ADOLPH GOTTLIEB: VITAL IMAGES
Pace is pleased to present Vital Images, an exhibition of late paintings, works on paper, and sculpture by Adolph Gottlieb.
November 15 – December 21, 2024
Beginning his career as an artist in New York in the 1920s, Gottlieb would become one of the founding members of The Ten, a group of artists devoted to expressionist and abstract painting, in 1935. Eight years later, he helped establish another group of abstract painters, The New York Artist Painters, which included Mark Rothko, John Graham, and George L. K. Morris. In 1943, Gottlieb co-authored and published a letter with Rothko in The New York Times, expressing what is now considered the first formal statement of the concerns of Abstract Expressionism.

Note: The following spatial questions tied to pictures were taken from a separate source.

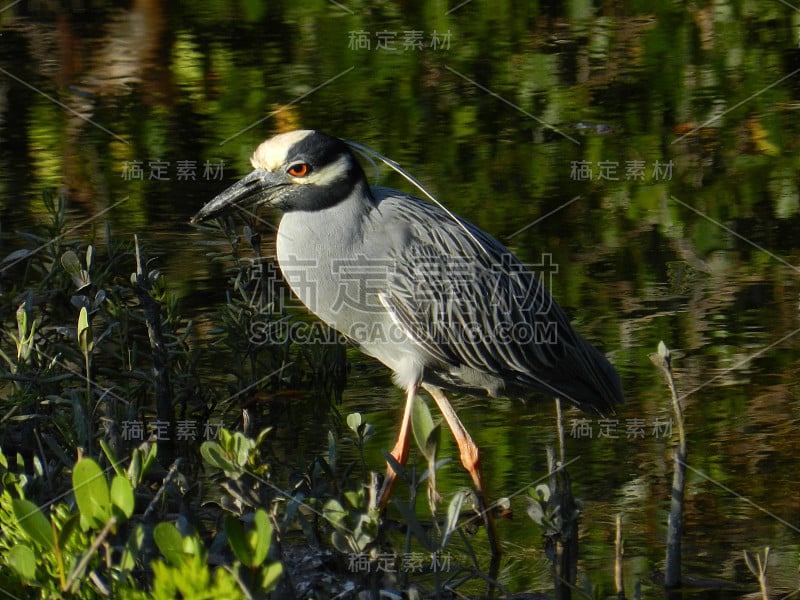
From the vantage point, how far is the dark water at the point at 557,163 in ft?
15.0

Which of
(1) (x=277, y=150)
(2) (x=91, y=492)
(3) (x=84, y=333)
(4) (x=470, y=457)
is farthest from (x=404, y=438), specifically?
(2) (x=91, y=492)

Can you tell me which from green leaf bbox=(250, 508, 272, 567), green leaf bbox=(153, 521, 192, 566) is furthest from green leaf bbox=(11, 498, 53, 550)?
green leaf bbox=(250, 508, 272, 567)

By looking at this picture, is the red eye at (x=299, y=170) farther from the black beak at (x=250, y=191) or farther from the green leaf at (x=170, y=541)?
the green leaf at (x=170, y=541)

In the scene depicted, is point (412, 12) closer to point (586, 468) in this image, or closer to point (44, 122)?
point (44, 122)

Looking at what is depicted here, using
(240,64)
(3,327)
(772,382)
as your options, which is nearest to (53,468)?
(3,327)

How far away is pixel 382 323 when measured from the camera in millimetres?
4695

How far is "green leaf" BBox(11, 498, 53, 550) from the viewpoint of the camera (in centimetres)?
279

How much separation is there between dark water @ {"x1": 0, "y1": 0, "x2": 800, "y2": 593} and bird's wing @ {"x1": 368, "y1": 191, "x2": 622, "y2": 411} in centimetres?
28

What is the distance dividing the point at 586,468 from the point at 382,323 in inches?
35.8

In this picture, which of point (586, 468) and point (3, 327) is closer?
point (586, 468)

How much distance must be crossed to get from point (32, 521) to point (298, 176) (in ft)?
6.84

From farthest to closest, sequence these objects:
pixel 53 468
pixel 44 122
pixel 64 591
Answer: pixel 44 122 → pixel 53 468 → pixel 64 591

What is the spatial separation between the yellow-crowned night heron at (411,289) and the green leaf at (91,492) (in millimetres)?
1709

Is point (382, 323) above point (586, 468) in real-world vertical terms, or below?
above
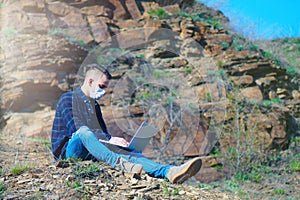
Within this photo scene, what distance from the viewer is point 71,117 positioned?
397cm

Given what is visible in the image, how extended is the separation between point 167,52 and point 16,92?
3.54 m

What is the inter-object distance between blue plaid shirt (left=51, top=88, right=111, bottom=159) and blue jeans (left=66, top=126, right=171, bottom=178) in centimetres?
13

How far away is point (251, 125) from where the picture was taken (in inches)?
332

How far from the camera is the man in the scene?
12.5 feet

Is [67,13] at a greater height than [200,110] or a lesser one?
greater

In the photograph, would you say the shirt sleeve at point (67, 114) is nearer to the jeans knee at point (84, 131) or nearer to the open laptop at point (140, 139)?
the jeans knee at point (84, 131)

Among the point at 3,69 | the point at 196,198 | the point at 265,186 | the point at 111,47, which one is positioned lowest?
the point at 265,186

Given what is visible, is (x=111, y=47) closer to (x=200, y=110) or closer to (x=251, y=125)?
(x=200, y=110)

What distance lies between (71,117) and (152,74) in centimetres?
583

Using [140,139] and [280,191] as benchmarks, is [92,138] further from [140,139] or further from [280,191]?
[280,191]

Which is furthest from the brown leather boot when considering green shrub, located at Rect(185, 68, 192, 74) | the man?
green shrub, located at Rect(185, 68, 192, 74)

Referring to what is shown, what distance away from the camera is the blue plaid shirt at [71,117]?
3.98m

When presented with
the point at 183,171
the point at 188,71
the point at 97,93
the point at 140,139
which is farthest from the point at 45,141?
the point at 188,71

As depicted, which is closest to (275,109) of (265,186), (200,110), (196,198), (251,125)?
(251,125)
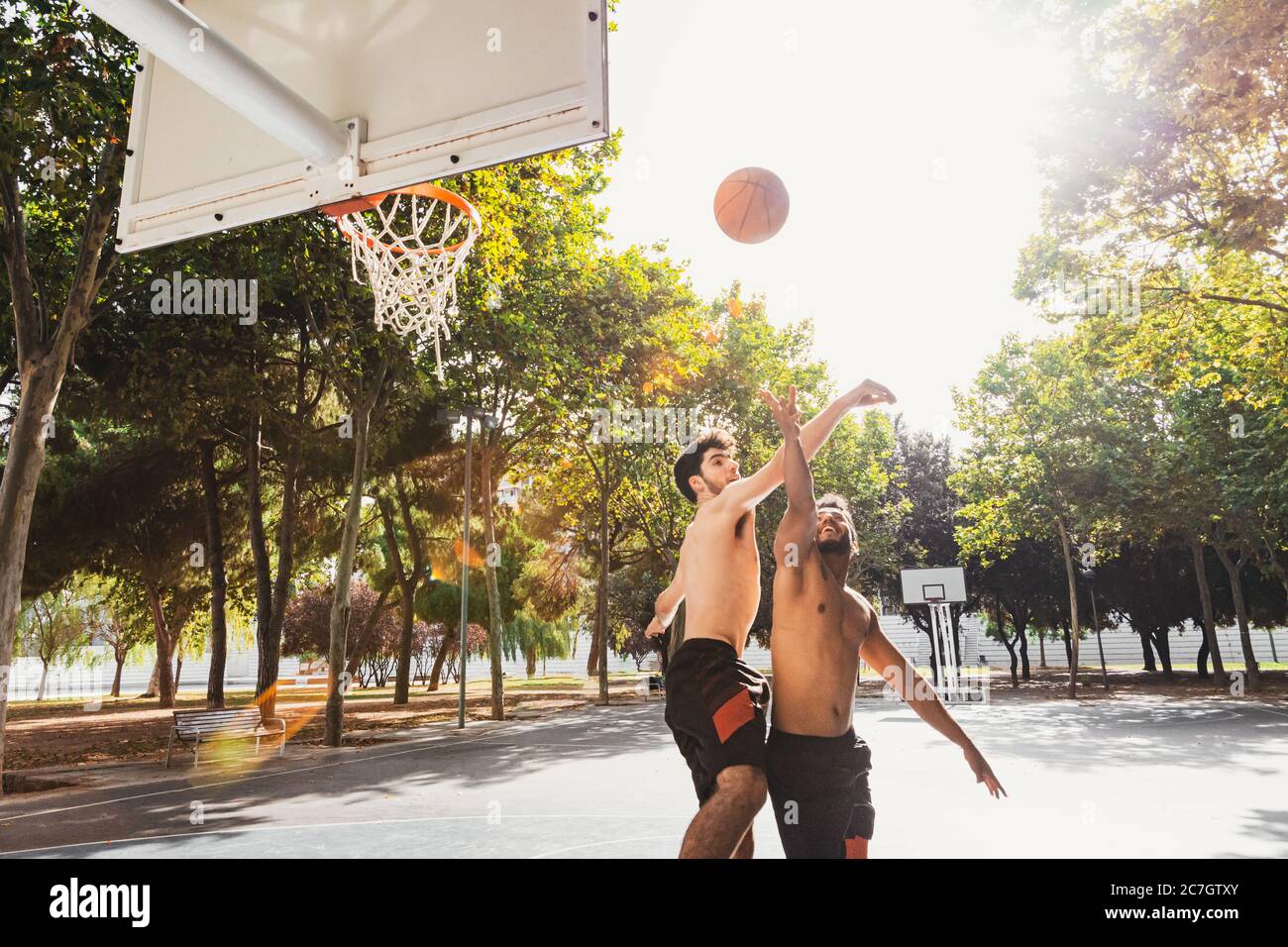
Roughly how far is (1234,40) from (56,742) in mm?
24647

Pace’s exhibition of Gottlieb’s work in New York takes its title from a 1972 interview with the artist, published in The New York Times on the occasion of his last gallery show, which was mounted at Marlborough Gallery. “They are vital images to me,” Gottlieb said of his work. “I continue to project them as I feel them.”
The presentation focuses on how Gottlieb’s lifelong explorations of abstraction and its capabilities evolved during the later years of his life and career. Following a 1968 exhibition that filled both the Guggenheim and Whitney museums, he began to explore sculpture for the first time. A stroke he suffered in 1971 left him with only the use of his right arm and put him face-to-face with an existential challenge that he embraced as a means to move forward. Aware that his time was limited, Gottlieb set out to expand and refine the ideas about abstraction that he’d been developing for over 50 years. Equipped with his vision and imagination, he saw art as a life-giving force, a source of renewal as he sharpened his focus and advanced the practice that defined his life.
“What's going into it is what I'm looking for when I'm doing the painting—those things which I don't know,” Gottlieb said in a 1965 interview. “In other words, I'm feeling my way and then I find something—and there to my surprise is something that wasn't in the world before, and this can become more and more refined and subtle.”